Cosmae's face went pale.
'Therefore, you will go and get it back.'
To his immense irritation, the Doctor had been separated almost at once from Jamie and Zoe. A group of soldiers had marched them promptly from the drinking house to a large building not too far away. This, the Doctor had learned, was the headquarters of the City Guard. Its rotten and dark interior indicated eloquently that the real authority in the city did not rest with its occupants.

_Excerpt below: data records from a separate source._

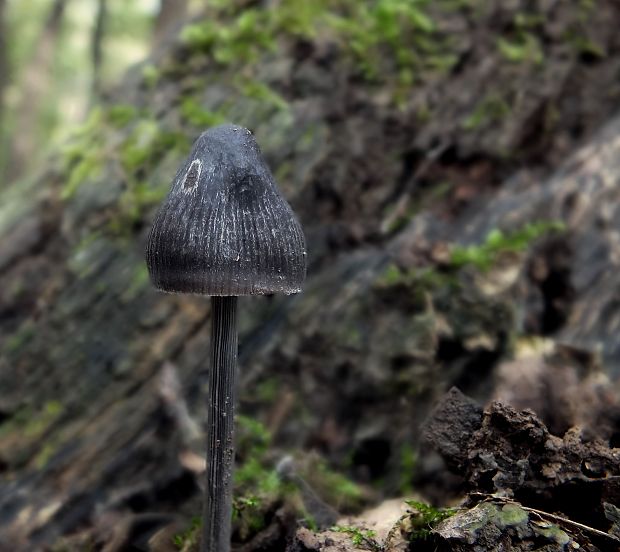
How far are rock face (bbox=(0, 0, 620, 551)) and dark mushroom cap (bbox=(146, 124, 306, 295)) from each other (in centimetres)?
172

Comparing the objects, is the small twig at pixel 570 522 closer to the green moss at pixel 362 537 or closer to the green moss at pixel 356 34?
the green moss at pixel 362 537

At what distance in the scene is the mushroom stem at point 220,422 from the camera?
274cm

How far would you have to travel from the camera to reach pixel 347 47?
4.73 metres

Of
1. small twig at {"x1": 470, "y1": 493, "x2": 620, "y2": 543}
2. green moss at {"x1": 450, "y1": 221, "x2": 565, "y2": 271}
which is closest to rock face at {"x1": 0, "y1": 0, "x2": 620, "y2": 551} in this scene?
green moss at {"x1": 450, "y1": 221, "x2": 565, "y2": 271}

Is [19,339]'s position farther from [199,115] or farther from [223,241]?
[223,241]

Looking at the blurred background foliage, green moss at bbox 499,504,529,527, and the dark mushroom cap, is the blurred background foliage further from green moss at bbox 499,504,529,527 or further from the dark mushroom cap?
green moss at bbox 499,504,529,527

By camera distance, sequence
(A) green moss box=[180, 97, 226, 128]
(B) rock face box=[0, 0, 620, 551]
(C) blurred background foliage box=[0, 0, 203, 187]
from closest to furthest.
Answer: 1. (B) rock face box=[0, 0, 620, 551]
2. (A) green moss box=[180, 97, 226, 128]
3. (C) blurred background foliage box=[0, 0, 203, 187]

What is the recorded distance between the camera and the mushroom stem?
2.74 metres

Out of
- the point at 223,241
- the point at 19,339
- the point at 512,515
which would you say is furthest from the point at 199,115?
the point at 512,515

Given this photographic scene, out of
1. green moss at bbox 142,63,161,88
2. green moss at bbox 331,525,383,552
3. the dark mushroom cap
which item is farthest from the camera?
green moss at bbox 142,63,161,88

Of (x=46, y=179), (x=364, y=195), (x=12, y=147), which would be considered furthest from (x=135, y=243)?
(x=12, y=147)

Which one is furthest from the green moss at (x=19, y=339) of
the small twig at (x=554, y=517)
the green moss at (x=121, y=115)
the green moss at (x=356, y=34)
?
the small twig at (x=554, y=517)

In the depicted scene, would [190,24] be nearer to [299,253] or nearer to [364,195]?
[364,195]

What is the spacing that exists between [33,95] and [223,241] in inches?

Herded into a large, bare room with about twenty other men, the Doctor tried his best to remain patient, but without his recorder he had nothing to occupy his mind. Besides, his friends were in trouble as well.
Moments later the Doctor found himself marching to the front of the queue of prisoners waiting to be questioned. He extended his hand to the guard who seemed to be temporarily in charge.
'I'm delighted to meet you. I'm the Doctor. I'm very worried about my friends, and would be grateful if you could -'
The soldier, taking notes at a desk, barely looked up.
'Return to the back of the queue,' he ordered.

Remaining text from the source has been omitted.